Foreclosure filings fell to a record low in 2019

The 493,066 properties with foreclosure filings represented 0.36% of all U.S. housing units

Foreclosure filings fell to a record low in 2019, according to a report Thursday from ATTOM Data Solutions.

The report showed that foreclosure filings – default notices, scheduled auctions and bank repossessions – were reported on 493,066 U.S. properties last year, down 21% from 2018 and down 83% from a peak of nearly 2.9 million in 2010 to the lowest level since tracking began in 2005.

In November, there were 49,898 U.S. properties with foreclosure filings, ATTOM Data Solutions reported. The company also reported that foreclosure starts were up 13% in October then made a u-turn, dropping 13% in November.

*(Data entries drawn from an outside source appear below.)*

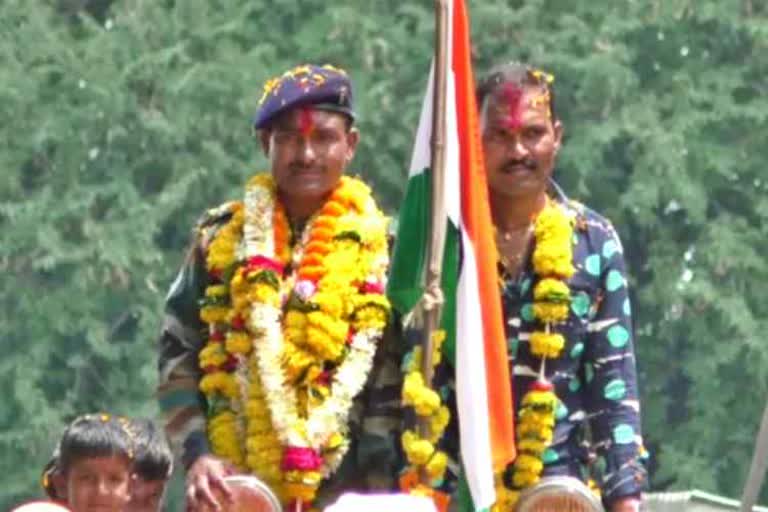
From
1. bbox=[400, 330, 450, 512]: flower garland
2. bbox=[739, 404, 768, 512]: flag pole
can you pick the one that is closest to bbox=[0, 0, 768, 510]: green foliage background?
bbox=[739, 404, 768, 512]: flag pole

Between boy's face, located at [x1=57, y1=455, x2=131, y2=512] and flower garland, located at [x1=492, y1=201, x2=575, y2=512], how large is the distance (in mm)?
1015

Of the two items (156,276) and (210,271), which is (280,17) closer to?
(156,276)

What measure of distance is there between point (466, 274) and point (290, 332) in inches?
19.4

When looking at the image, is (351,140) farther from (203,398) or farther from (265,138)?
(203,398)

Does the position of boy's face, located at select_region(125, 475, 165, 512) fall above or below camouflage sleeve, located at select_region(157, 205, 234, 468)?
below

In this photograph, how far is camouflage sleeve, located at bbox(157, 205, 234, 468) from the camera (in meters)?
10.6

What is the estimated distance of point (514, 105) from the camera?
10680 mm

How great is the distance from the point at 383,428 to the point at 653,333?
728 inches

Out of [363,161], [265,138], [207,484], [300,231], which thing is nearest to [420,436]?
[207,484]

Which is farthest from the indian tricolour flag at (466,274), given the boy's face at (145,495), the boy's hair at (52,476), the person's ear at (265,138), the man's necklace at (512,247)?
the boy's hair at (52,476)

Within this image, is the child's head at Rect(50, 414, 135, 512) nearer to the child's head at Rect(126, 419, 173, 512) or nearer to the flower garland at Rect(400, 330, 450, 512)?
the child's head at Rect(126, 419, 173, 512)

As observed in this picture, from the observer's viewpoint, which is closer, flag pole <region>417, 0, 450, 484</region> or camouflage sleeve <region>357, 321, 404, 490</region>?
flag pole <region>417, 0, 450, 484</region>

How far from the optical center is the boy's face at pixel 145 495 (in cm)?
1042

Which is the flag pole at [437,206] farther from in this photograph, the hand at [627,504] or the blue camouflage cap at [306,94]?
the hand at [627,504]
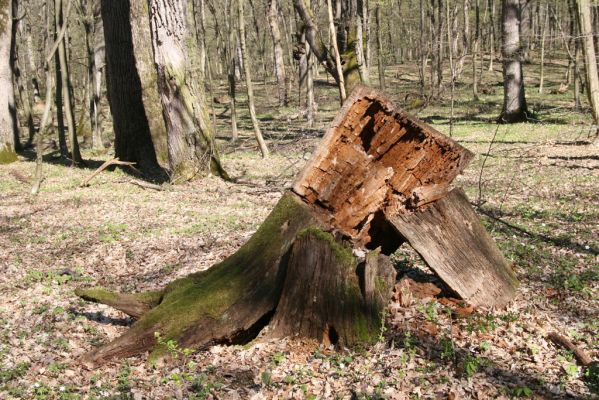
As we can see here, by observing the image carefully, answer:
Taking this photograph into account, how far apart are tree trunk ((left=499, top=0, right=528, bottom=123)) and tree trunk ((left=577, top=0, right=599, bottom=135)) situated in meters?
6.09

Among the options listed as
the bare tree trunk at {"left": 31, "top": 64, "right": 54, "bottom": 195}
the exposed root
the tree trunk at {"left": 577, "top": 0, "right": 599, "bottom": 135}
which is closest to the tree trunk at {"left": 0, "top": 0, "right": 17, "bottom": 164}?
the bare tree trunk at {"left": 31, "top": 64, "right": 54, "bottom": 195}

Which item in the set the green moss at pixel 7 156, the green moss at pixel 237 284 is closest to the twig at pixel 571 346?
the green moss at pixel 237 284

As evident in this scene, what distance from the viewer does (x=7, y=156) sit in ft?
59.1

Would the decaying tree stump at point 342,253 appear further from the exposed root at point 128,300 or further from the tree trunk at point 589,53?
the tree trunk at point 589,53

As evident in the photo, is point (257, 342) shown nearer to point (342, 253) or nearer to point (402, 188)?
point (342, 253)

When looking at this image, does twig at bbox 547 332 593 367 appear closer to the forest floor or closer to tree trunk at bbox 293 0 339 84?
the forest floor

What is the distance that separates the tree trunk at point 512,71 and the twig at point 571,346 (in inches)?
664

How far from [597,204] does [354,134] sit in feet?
20.5

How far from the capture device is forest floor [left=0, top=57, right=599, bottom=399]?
4.31 m

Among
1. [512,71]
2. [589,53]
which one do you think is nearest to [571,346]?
[589,53]

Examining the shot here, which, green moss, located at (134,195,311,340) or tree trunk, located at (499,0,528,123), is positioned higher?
tree trunk, located at (499,0,528,123)

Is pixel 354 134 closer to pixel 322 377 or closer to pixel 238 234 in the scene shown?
pixel 322 377

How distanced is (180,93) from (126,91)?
358cm

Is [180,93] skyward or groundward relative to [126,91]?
groundward
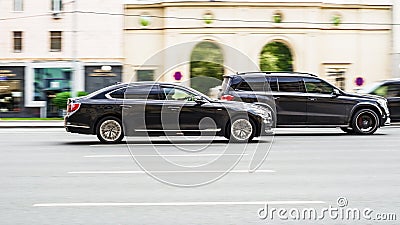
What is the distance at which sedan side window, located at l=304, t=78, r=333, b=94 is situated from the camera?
21503mm

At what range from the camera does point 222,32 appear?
145 ft

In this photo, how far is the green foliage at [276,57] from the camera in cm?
4443

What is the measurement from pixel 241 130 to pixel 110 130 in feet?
10.7

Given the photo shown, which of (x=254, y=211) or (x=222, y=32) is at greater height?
(x=222, y=32)

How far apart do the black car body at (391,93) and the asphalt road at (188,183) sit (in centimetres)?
931

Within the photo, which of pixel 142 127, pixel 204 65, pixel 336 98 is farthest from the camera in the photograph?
pixel 204 65

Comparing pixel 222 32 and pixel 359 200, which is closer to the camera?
pixel 359 200

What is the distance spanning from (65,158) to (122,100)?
11.8 feet

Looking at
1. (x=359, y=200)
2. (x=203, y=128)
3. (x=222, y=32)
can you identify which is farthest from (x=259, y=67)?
(x=359, y=200)

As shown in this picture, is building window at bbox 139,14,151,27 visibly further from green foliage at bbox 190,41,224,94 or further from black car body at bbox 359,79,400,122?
black car body at bbox 359,79,400,122

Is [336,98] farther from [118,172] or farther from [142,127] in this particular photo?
[118,172]

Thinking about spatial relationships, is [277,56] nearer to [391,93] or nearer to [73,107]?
[391,93]

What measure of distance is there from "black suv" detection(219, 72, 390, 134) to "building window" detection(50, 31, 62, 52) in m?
22.8

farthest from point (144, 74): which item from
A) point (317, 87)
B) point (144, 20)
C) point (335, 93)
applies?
point (335, 93)
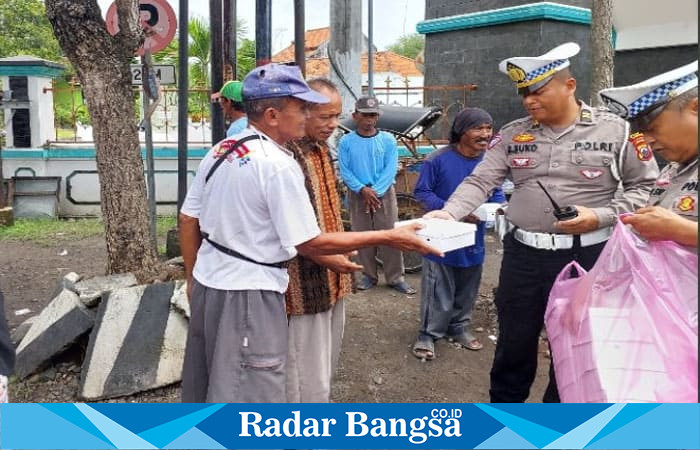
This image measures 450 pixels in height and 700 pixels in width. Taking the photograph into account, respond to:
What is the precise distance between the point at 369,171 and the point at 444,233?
117 inches

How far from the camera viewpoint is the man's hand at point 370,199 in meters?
5.61

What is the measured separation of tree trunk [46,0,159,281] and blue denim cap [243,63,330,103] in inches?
100

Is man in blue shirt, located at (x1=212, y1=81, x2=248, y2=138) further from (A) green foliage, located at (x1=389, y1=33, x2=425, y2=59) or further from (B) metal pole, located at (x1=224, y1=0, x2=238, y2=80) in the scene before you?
(A) green foliage, located at (x1=389, y1=33, x2=425, y2=59)

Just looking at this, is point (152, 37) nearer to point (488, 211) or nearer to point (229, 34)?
point (229, 34)

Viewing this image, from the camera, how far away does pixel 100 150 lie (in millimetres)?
4609

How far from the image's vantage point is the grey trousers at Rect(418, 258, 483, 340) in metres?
4.40

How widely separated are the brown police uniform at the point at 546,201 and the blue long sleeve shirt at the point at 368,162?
2.51 m

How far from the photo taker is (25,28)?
949 inches

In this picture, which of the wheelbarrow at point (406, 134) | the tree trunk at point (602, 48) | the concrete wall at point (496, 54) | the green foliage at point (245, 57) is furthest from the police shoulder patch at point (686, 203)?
the green foliage at point (245, 57)

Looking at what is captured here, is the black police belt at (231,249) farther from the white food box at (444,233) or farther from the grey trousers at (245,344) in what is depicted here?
the white food box at (444,233)

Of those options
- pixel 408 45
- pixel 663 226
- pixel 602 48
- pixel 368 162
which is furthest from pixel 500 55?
pixel 408 45

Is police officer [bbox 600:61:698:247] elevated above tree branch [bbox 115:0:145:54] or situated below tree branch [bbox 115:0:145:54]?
below

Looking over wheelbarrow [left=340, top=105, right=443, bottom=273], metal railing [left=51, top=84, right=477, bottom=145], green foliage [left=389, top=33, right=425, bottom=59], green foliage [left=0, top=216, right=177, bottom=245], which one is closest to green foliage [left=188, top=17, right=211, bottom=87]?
metal railing [left=51, top=84, right=477, bottom=145]

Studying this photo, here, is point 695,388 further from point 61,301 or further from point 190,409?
point 61,301
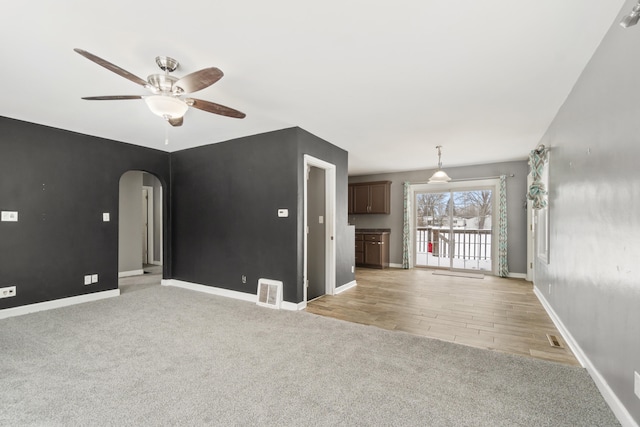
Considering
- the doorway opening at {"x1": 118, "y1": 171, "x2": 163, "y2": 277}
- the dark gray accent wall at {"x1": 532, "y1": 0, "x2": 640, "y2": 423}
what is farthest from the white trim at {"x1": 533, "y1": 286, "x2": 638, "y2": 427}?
the doorway opening at {"x1": 118, "y1": 171, "x2": 163, "y2": 277}

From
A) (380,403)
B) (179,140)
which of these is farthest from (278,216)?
(380,403)

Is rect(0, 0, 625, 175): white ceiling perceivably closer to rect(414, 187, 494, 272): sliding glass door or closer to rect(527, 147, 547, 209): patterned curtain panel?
rect(527, 147, 547, 209): patterned curtain panel

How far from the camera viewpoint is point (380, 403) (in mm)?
1938

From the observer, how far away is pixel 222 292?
467 centimetres

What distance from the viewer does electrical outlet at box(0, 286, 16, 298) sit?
357 cm

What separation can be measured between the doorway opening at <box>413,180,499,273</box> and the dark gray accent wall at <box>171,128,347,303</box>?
324 centimetres

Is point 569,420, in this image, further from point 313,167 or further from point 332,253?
point 313,167

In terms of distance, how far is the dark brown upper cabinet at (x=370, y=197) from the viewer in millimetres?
7645

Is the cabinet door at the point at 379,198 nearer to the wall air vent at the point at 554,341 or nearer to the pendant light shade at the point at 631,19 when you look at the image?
the wall air vent at the point at 554,341

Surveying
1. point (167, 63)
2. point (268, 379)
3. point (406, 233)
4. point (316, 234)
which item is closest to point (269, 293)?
point (316, 234)

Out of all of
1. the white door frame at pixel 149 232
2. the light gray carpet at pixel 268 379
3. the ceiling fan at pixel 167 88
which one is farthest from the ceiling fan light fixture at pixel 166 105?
the white door frame at pixel 149 232

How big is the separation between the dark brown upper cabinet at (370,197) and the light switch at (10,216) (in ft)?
21.2

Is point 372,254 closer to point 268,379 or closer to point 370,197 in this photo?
point 370,197

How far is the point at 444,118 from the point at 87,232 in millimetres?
5274
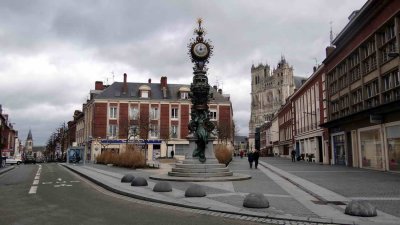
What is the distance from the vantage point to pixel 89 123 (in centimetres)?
6994

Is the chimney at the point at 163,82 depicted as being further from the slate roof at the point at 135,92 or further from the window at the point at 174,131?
the window at the point at 174,131

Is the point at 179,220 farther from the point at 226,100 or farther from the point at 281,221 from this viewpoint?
the point at 226,100

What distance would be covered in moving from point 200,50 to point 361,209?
636 inches

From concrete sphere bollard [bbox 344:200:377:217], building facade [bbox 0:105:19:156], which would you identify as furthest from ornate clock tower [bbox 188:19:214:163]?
building facade [bbox 0:105:19:156]

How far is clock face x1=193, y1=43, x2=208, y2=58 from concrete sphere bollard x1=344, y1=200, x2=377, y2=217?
15.6m

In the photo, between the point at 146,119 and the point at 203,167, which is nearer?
the point at 203,167

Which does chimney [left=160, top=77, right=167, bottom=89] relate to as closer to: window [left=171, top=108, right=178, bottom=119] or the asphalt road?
window [left=171, top=108, right=178, bottom=119]

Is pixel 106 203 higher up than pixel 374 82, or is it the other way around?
pixel 374 82

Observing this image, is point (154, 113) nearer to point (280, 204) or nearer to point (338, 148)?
point (338, 148)

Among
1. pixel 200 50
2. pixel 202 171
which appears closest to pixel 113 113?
pixel 200 50

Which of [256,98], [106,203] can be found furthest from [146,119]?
[256,98]

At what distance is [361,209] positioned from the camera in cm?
964

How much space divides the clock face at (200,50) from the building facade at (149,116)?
37.2 meters

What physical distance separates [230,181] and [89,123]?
5444 centimetres
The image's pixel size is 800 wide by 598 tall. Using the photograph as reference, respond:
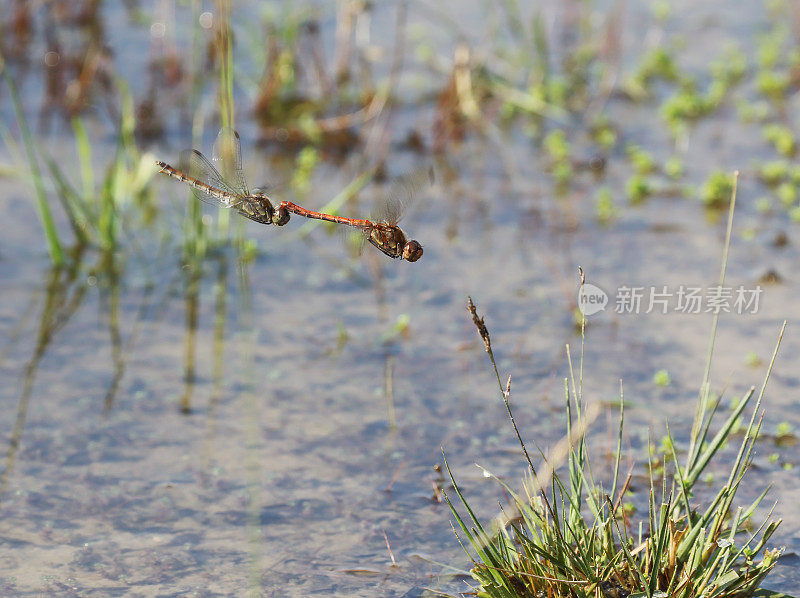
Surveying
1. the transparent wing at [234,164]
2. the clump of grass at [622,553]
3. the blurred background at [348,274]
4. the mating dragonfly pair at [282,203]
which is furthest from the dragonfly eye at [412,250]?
the blurred background at [348,274]

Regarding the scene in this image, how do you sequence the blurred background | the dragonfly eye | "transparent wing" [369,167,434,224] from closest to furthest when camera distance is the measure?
the dragonfly eye
"transparent wing" [369,167,434,224]
the blurred background

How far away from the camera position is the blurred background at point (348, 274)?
125 inches

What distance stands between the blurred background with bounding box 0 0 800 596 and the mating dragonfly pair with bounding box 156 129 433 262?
15cm

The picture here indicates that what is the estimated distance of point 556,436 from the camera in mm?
3580

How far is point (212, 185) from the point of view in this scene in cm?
258

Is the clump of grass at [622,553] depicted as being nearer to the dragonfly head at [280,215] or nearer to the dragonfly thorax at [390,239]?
the dragonfly thorax at [390,239]

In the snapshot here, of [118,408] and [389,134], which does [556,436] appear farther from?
[389,134]

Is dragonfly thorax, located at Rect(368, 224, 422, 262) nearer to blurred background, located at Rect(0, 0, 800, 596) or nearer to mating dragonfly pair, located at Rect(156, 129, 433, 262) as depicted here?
mating dragonfly pair, located at Rect(156, 129, 433, 262)

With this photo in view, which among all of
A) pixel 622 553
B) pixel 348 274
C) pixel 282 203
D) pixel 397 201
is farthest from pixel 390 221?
pixel 348 274

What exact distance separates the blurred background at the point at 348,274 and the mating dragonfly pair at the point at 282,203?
150mm

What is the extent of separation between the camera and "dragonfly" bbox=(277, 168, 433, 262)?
2244 millimetres

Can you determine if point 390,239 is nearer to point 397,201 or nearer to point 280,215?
point 397,201

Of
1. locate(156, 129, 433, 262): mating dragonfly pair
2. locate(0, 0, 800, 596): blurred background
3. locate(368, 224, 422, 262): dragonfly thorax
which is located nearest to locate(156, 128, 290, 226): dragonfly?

The 493,066 properties with foreclosure filings in 2019 represented 0.36% of all U.S. housing units. That’s lower than 2018’s 0.47%, and 2010’s peak of 2.23%.

“The continued decline in distressed properties is one of many signs pointing to a much-improved housing market compared to the bad old days of the Great Recession,” said Todd Teta, chief product officer for ATTOM Data Solutions, in a release. “That said, there is some reason for concern about the potential for a change in the wrong direction, given that residential foreclosure starts increased in about a third of the nation’s metro housing markets in 2019. Nationally, the number also ticked up a bit in December. While that’s not a major worry, it’s something that should be watched closely in 2020.”

In 2019, lenders repossessed 143,955 properties through foreclosures, known as REOs because accountants record them as “real estate owned.” That’s down 37% from 2018 and down 86% from 2010’s peak of 1,050,500.

Lenders repossessed 13,898 U.S. properties through REOs in December 2019, down 1% from last month, but up 34% from December 2018.

The average time it took to foreclose on a property in the U.S. in 2019’s fourth quarter was 834 days, a 1% decline from the previous quarter, but an increase of 3% from a year earlier.

Even with foreclosure starts at a record low nationally, they increased in 14 states, the report said.

There were 335,985 properties in the U.S. that started the foreclosure process in 2019, down 9% from 2018 and down 84% from the peak of 2,139,005 in 2009.

States with the highest foreclosure rates last year were New Jersey, with 0.82% of housing units receiving a foreclosure filing. It has held the top spot since 2015, according to the report.

Delaware was next, at 0.73%, followed by Maryland at 0.66%, Florida at 0.63% and Illinois at 0.63%.